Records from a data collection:
Content starts

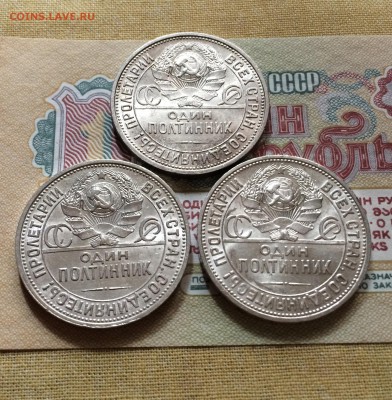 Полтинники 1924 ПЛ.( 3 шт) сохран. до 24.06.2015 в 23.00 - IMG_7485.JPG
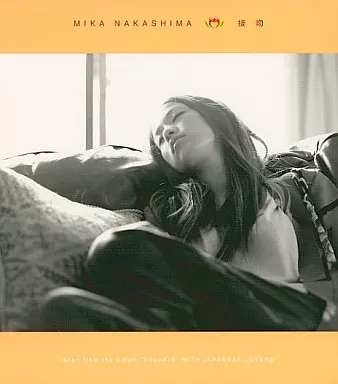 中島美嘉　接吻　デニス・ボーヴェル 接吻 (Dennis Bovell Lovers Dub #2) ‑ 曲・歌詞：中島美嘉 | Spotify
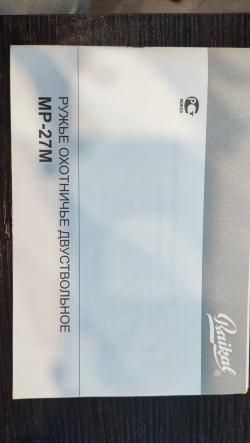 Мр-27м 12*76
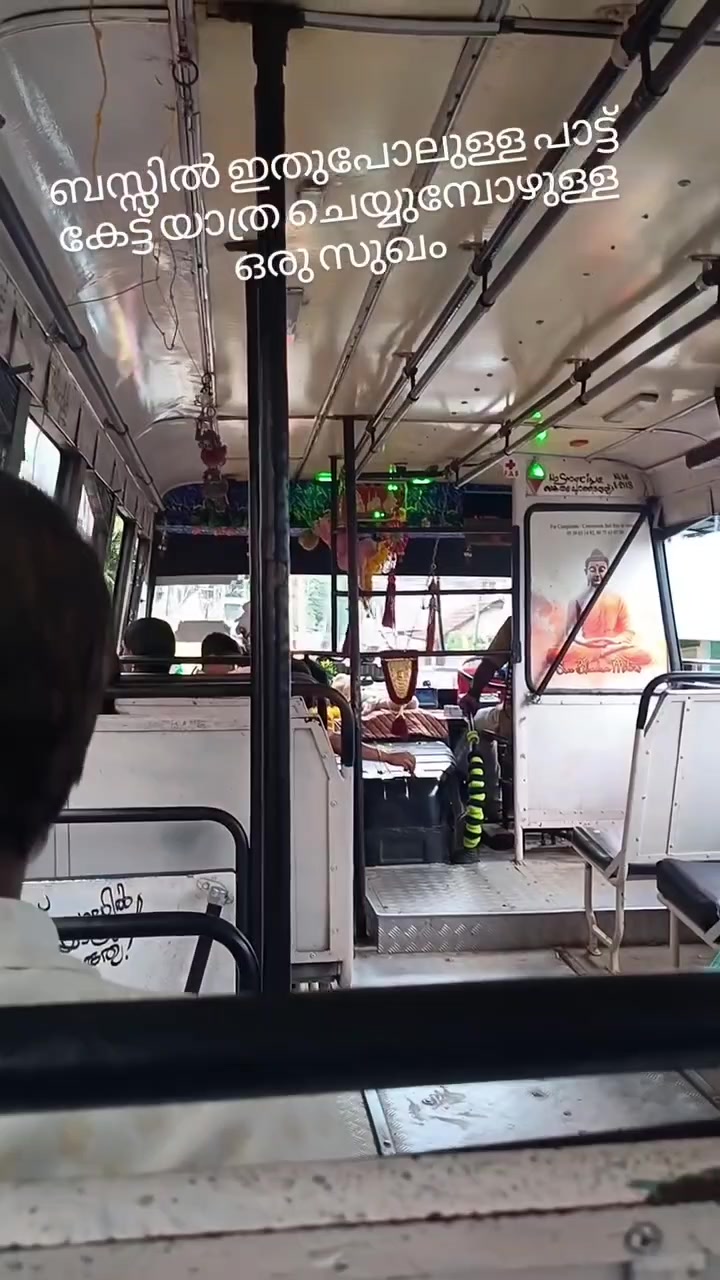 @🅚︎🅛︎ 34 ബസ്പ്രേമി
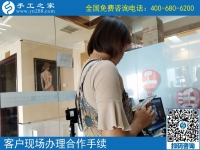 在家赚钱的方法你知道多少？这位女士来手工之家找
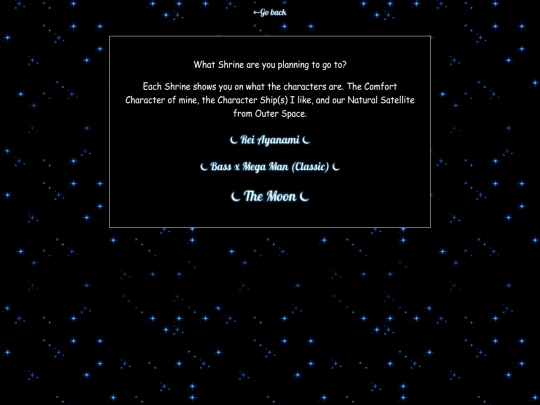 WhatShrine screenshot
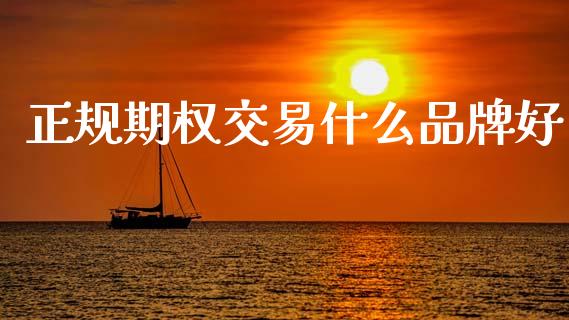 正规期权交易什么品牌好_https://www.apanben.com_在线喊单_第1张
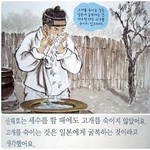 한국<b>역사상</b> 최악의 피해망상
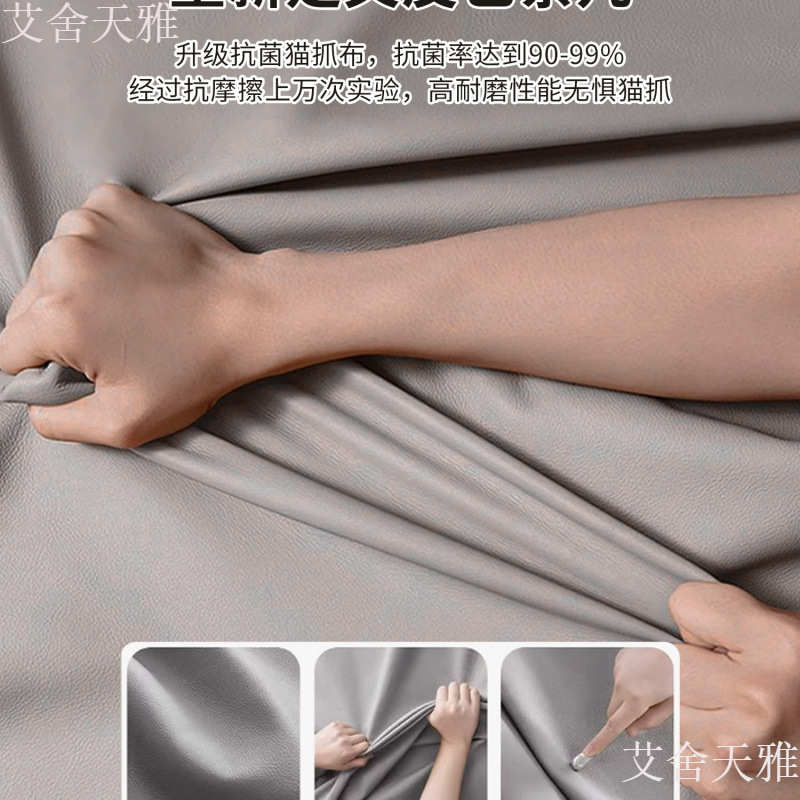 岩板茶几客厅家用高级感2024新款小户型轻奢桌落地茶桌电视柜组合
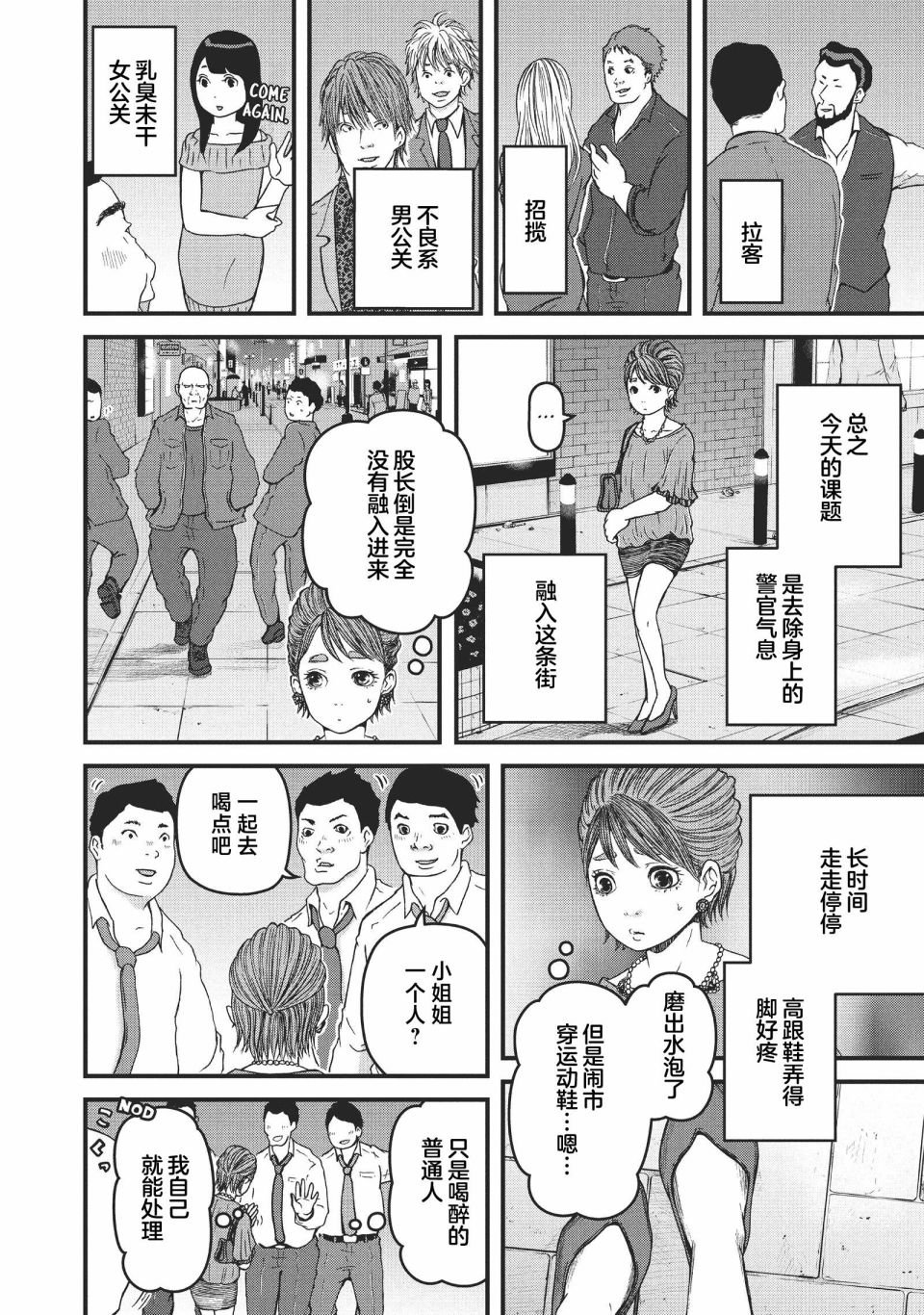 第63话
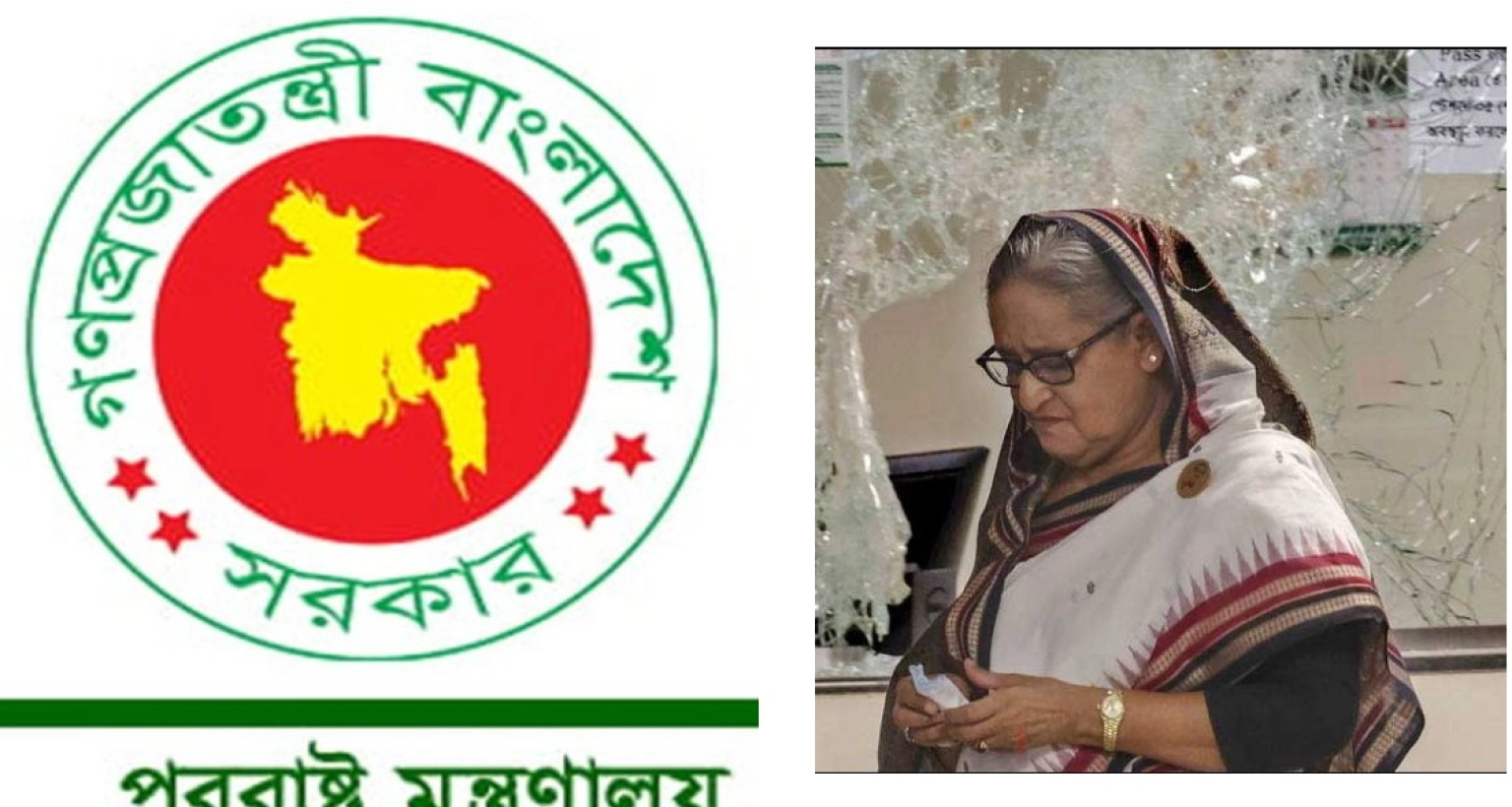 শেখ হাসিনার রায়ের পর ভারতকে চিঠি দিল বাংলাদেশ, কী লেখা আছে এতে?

Content ends

▶ _Work required_: Set down each record above exactly as it stands and leave out all pictures.

▶ _Problem solution_:
 Полтинники 1924 ПЛ.( 3 шт) сохран. до 24.06.2015 в 23.00 - IMG_7485.JPG
 中島美嘉　接吻　デニス・ボーヴェル 接吻 (Dennis Bovell Lovers Dub #2) ‑ 曲・歌詞：中島美嘉 | Spotify
 Мр-27м 12*76
 @🅚︎🅛︎ 34 ബസ്പ്രേമി
 在家赚钱的方法你知道多少？这位女士来手工之家找
 WhatShrine screenshot
 正规期权交易什么品牌好_https://www.apanben.com_在线喊单_第1张
 한국<b>역사상</b> 최악의 피해망상
 岩板茶几客厅家用高级感2024新款小户型轻奢桌落地茶桌电视柜组合
 第63话
 শেখ হাসিনার রায়ের পর ভারতকে চিঠি দিল বাংলাদেশ, কী লেখা আছে এতে?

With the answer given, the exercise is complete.